Green Bay Packers legend Bart Starr dies at 85
GREEN BAY, Wis. — Legendary NFL quarterback Bart Starr has died at the age of 85.
The Green Bay Packers announced the news Sunday. The team said Starr had been in failing health in recent years after suffering a serious stroke in 2014.
Starr, a Hall of Famer, played for the Packers from 1956 to 1971.
“Maybe the most popular player in Packers history, Starr will be eulogized for being a consummate professional, a Good Samaritan and an exemplary role model,” Packers historian Cliff Christi wrote of Starr.
Starr led the Packers to five NFL titles and was the hero of the famed “Ice Bowl” in which his quarterback sneak sealed the 1967 games at Lambeau Field. He was inducted into the Packers Hall of Fame and the Pro Football Hall of Fame in 1977, his first year of eligibility. The Packers retired his No. 15 jersey in 1973. He served as the team’s head coach from 1975 through 1983.
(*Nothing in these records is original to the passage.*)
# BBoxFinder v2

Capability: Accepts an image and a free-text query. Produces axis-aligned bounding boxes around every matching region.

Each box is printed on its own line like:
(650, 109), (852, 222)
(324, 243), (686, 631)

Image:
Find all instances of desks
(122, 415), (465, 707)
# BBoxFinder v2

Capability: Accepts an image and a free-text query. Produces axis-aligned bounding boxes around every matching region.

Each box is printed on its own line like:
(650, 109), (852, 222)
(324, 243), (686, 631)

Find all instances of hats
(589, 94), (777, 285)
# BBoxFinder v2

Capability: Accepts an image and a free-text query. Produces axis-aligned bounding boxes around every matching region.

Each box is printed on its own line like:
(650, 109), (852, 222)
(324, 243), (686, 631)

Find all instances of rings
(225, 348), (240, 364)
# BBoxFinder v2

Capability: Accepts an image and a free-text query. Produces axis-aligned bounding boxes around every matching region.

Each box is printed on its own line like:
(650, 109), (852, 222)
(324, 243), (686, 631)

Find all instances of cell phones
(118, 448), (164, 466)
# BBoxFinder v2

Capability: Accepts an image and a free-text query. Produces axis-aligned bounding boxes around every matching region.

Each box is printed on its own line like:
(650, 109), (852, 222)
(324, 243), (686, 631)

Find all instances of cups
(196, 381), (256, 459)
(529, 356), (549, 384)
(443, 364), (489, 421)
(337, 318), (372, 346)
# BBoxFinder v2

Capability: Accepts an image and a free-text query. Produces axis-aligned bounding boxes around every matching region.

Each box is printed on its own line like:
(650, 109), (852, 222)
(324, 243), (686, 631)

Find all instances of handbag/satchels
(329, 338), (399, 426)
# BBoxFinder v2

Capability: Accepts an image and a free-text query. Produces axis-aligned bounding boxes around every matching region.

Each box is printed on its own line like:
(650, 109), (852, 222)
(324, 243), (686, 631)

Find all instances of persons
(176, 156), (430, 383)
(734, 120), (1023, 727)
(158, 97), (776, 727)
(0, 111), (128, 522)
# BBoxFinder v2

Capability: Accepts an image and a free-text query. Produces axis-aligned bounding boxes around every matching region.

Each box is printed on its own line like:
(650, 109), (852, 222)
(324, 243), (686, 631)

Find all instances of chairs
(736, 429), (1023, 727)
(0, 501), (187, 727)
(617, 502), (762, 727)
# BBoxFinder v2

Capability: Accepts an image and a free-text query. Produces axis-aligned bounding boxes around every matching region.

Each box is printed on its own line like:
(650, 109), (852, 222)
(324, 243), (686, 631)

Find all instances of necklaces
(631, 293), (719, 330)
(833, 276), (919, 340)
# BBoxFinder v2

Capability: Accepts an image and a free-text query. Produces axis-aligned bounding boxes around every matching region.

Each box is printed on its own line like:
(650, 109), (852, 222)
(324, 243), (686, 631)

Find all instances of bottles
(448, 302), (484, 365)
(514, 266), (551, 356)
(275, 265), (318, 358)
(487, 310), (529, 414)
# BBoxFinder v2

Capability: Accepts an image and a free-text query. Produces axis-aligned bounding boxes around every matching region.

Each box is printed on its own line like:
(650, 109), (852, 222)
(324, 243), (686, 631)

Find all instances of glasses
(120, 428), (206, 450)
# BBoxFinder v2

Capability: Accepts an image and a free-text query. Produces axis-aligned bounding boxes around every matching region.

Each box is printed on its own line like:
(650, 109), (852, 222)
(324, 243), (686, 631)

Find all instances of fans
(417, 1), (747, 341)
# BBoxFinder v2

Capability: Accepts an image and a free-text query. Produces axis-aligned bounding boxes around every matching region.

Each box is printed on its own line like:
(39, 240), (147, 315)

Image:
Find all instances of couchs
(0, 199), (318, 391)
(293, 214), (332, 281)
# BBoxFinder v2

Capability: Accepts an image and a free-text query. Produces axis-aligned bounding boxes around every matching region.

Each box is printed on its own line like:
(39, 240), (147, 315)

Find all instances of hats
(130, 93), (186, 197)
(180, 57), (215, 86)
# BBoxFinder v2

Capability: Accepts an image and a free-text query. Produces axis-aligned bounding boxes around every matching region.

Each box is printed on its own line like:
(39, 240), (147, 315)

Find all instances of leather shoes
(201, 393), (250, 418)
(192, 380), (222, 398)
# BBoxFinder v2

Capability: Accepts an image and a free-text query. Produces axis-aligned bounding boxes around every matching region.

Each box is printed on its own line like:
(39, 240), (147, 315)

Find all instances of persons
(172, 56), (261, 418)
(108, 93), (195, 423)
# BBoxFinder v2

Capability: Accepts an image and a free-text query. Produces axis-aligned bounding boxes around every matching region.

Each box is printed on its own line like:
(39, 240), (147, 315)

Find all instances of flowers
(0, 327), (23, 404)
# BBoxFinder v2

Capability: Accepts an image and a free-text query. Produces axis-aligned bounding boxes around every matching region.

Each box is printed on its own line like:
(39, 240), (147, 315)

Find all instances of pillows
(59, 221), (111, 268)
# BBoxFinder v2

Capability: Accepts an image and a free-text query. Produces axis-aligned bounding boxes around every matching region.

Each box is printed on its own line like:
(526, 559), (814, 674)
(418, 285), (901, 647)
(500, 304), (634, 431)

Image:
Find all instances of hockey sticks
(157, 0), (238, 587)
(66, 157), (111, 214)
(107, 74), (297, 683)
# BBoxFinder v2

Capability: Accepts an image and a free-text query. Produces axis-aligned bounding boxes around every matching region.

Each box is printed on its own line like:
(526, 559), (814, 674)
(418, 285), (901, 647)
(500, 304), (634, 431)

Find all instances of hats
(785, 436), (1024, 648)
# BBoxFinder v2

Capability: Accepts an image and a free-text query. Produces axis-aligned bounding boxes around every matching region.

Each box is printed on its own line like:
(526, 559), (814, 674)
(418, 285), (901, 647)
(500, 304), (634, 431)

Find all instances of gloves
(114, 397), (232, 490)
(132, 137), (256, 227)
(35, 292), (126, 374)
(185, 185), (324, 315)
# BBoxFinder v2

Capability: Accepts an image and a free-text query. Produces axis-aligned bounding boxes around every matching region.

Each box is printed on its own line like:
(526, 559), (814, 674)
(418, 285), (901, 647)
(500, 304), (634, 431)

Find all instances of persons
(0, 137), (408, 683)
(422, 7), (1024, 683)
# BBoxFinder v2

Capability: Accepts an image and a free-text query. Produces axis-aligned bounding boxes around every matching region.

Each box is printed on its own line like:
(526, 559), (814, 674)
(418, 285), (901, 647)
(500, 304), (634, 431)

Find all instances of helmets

Picked in the 17th round (200th overall) of the 1956 draft, Starr had an up-and-down college career at Alabama. He earned his first win as an NFL quarterback in his fourth season but was later benched before regaining the starting job and never looking back.
Starr’s family released a statement through the Packers:
“We are saddened to note the passing of our husband, father, grandfather, and friend, Bart Starr. He battled with courage and determination to transcend the serious stroke he suffered in September 2014, but his most recent illness was too much to overcome.
“While he may always be best known for his success as the Packers quarterback for 16 years, his true legacy will always be the respectful manner in which he treated every person he met, his humble demeanor, and his generous spirit.
“Our family wishes to thank the thousands of friends and fans who have enriched his life–and therefore our lives–for so many decades and especially during the past five years. Each letter, text, phone call, and personal visit inspired him and filled him with joy.
“His love for all of humanity is well known, and his affection toward the residents of Alabama and of Wisconsin filled him with gratitude. He had hoped to make one last trip to Green Bay to watch the Packers this fall, but he shall forever be there in spirit.”